During the first of three sold-out nights at the Hollywood Palladium, Lizzo preached a gospel of self-love, confidence and living your best life.
“Being a black woman is popping, but right now in mainstream culture we’re finally getting a little more respect and getting our due,” she said. “I’ve always been singing about the same [things]. I just think that people were ready to hear it and they’re also ready to receive it from someone like me.”
Although her ubiquitous hit “Good as Hell” came out in 2016, Lizzo’s dominance in 2019 comes on the back of “Cuz I Love You,” her third album. She’s up against Billie Eilish and Lil Nas X, among others, for best new artist, weirdly enough at January’s Grammy ceremony. “Truth Hurts,” originally released in 2017, with its meme-inspired line “I just took a DNA test, turns out I’m 100% that bitch,” is up for song, record and pop performance of the year.
“What you take away from [‘Cuz I Love You’], though — what makes Lizzo, beyond merely her lack of big success in the past, feel like part of something genuinely new — is her evolved thinking about beauty standards and the nature of femininity and how a power imbalance can affect the way a relationship proceeds,” The Times’ Mikael Wood said in an examination of the Grammy-nominations success seen this year by her, Eilish and Lil Nas X.
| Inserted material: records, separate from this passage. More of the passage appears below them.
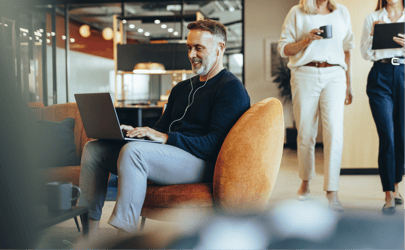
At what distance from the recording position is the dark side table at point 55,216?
0.78 m

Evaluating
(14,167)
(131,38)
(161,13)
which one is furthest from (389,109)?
(131,38)

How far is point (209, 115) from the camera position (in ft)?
5.58

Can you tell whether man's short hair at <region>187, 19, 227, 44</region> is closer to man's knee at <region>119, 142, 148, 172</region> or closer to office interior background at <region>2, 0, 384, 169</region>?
man's knee at <region>119, 142, 148, 172</region>

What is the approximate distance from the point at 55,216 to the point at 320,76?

Greta Thunberg said she was “a bit surprised” by the Time honor, despite having become the figurehead of a global youth movement.
Lizzo is a proud champion of people loving their bodies, and she shares pictures of her own online frequently.
“Seeing the beauty in your naked body is really important. I think that naked bodies are artful. They’re masterful. You are a work of art,” Lizzo told Time. “So I take nudes.”
Last year’s Time winners included slain Saudi journalist Jamal Khashoggi; the staff of the Capital Gazette in Annapolis, Md., where five people were shot to death; Philippine journalist Maria Ressa; and two Reuters journalists, Wa Lone and Kyaw Soe Oo.